Given data ▸
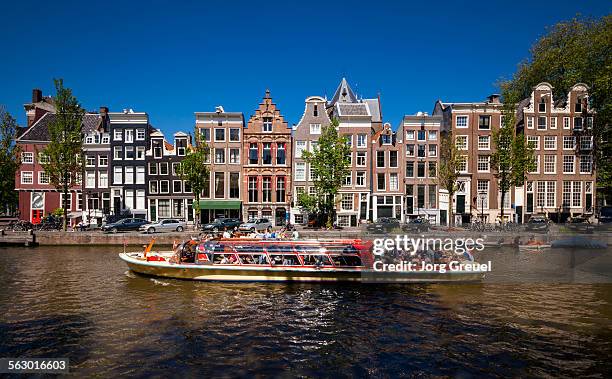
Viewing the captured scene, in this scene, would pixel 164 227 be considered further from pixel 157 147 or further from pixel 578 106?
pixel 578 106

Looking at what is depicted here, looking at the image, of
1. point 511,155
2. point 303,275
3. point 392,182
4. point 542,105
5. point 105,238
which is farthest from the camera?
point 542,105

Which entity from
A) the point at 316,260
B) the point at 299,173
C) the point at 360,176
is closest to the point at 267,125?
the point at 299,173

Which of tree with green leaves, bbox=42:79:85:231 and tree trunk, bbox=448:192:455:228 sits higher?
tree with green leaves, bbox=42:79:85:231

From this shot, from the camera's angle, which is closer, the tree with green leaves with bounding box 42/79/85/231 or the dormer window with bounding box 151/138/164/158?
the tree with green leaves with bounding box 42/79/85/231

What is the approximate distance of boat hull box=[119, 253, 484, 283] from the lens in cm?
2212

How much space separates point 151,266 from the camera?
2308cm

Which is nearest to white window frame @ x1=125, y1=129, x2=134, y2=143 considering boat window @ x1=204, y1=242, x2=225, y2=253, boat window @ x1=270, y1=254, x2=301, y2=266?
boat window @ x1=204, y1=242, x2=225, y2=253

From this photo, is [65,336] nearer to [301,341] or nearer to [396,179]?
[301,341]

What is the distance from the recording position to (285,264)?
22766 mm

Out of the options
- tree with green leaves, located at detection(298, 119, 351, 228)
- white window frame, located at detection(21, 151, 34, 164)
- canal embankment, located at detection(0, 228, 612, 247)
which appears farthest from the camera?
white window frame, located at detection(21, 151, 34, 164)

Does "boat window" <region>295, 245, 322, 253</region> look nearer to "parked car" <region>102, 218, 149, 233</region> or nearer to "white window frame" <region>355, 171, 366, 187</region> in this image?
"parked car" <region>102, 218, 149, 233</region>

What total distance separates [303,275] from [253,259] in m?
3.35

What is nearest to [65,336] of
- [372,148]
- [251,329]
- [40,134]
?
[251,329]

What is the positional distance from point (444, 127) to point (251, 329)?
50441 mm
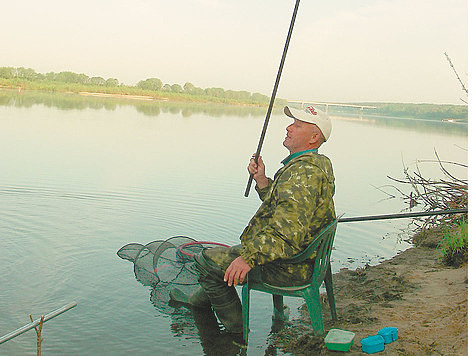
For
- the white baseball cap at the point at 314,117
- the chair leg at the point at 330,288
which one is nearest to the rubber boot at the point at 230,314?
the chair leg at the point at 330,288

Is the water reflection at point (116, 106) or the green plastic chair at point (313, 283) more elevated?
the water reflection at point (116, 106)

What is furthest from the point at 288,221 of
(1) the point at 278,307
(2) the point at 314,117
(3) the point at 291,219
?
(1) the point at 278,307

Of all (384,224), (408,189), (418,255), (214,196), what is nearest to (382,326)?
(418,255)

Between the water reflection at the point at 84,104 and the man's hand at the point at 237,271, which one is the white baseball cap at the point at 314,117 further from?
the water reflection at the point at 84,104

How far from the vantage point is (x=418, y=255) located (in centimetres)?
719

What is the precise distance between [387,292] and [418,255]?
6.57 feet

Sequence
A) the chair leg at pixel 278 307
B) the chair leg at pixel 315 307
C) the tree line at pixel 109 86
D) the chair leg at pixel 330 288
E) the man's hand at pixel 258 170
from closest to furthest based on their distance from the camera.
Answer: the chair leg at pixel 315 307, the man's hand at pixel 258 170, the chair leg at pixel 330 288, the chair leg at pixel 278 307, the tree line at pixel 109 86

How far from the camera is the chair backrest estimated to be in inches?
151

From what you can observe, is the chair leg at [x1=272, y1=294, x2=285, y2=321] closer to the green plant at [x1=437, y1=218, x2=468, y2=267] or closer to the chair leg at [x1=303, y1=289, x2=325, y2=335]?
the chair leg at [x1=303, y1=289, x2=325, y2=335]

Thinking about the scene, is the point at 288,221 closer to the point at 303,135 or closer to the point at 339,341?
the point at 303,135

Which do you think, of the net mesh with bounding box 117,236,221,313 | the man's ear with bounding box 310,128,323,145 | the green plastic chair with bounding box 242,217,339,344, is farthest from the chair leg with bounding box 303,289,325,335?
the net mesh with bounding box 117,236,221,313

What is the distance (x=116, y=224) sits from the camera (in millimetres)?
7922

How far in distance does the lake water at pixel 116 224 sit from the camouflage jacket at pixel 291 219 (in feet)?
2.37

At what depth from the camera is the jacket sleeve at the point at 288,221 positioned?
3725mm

---

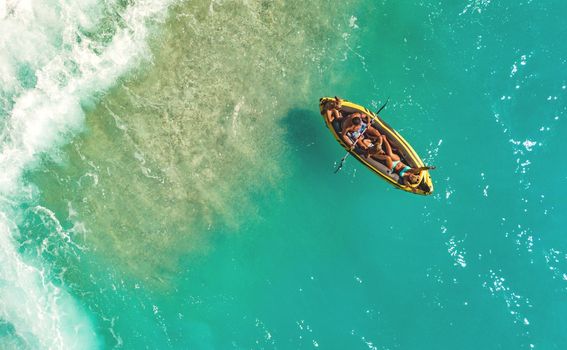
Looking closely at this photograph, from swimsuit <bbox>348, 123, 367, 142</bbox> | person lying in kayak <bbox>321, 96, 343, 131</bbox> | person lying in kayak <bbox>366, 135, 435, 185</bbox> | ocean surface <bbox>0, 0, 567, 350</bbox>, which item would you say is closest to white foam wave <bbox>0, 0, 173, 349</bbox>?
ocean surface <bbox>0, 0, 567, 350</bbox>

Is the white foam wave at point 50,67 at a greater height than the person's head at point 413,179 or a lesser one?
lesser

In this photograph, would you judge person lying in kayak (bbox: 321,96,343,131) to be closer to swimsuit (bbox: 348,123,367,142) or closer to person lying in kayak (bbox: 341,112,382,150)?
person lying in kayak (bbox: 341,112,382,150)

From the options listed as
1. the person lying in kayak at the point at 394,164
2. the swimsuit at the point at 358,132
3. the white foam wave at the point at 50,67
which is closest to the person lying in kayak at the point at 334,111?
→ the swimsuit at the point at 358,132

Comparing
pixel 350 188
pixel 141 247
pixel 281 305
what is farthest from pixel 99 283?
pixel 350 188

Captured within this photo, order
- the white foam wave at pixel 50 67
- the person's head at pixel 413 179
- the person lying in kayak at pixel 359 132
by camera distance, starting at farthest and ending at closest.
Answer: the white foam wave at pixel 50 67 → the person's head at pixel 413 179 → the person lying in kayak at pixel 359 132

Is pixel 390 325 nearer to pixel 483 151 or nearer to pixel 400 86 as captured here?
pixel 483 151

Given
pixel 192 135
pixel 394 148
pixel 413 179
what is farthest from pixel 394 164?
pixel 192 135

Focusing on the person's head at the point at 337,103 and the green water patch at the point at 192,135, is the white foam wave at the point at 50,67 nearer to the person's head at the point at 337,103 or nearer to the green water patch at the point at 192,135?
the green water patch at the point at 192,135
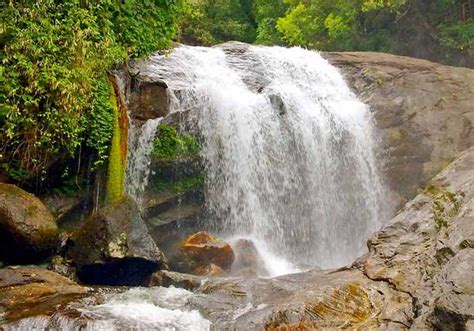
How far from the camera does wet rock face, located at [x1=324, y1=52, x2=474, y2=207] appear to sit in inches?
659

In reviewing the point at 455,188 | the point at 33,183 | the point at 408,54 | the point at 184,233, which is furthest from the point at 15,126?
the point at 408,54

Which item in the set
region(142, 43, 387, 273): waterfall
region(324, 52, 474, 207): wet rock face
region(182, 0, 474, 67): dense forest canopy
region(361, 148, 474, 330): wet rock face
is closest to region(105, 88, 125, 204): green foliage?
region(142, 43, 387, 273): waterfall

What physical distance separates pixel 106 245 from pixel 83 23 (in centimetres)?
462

Set problem ▸ Count the lines in the data above that contain the string "swimsuit", and reply with the number alone.

Written response ▸ 4